* [GOAL]:
Quote the items word for word, beginning at the line that contains "At what measured" and continuing through the last line of the items. Leave the pictures out of your answer.

[Stored items]
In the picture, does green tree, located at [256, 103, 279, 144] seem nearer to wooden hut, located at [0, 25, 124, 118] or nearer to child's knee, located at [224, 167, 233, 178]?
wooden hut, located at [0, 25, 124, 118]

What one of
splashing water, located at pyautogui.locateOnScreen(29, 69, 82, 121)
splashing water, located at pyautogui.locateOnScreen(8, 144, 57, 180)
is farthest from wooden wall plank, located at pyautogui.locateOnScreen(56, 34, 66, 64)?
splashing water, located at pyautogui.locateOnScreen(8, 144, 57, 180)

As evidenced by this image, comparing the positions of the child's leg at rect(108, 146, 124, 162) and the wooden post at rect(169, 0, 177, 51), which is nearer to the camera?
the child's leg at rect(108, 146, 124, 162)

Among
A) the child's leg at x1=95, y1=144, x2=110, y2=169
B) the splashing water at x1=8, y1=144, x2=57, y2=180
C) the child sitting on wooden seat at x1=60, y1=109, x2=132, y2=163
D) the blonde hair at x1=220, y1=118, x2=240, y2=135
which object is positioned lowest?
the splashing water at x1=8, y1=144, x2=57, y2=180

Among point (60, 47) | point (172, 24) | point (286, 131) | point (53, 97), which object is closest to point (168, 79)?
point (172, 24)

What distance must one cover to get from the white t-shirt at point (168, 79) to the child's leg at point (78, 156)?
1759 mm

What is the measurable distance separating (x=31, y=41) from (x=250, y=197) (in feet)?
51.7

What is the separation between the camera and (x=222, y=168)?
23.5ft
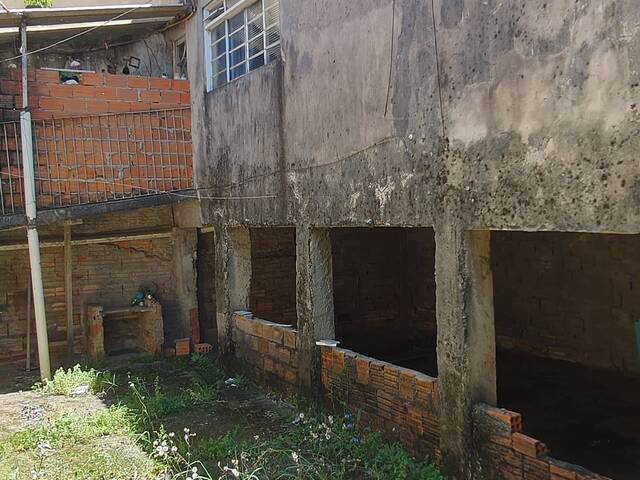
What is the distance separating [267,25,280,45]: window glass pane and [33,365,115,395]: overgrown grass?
4.68 metres

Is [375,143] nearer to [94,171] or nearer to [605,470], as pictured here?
[605,470]

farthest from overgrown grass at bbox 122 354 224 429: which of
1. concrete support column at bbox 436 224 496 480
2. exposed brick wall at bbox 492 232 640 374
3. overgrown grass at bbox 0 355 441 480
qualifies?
exposed brick wall at bbox 492 232 640 374

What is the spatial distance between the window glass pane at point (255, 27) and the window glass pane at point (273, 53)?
37cm

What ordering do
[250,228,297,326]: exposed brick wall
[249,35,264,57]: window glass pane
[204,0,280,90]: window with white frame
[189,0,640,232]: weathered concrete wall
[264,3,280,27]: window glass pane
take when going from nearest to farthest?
[189,0,640,232]: weathered concrete wall, [264,3,280,27]: window glass pane, [204,0,280,90]: window with white frame, [249,35,264,57]: window glass pane, [250,228,297,326]: exposed brick wall

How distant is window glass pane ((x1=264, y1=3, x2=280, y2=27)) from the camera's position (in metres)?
7.08

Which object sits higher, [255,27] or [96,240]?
[255,27]

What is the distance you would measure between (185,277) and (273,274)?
1.50 m

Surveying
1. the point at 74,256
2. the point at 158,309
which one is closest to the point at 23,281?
the point at 74,256

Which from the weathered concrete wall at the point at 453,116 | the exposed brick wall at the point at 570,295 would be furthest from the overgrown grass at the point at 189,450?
the exposed brick wall at the point at 570,295

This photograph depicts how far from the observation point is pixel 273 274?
9.73 meters

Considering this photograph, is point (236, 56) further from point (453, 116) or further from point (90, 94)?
point (453, 116)

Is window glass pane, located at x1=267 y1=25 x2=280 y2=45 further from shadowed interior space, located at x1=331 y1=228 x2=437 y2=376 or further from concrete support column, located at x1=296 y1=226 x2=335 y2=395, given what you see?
shadowed interior space, located at x1=331 y1=228 x2=437 y2=376

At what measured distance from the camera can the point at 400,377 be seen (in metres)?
5.36

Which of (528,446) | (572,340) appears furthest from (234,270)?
(528,446)
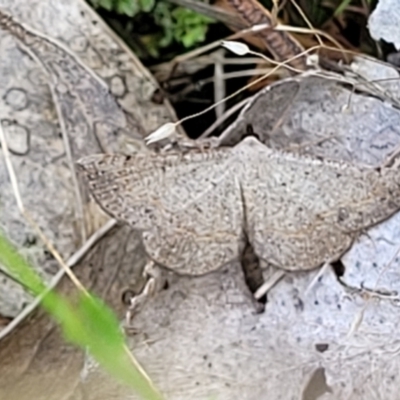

* [SOLUTION FOR THIS PROBLEM]:
At what measured distance from the camera can the point at 400,377 be seen (in metres)?
5.36

Which of (528,446) | (572,340) appears furthest from (234,270)?
(528,446)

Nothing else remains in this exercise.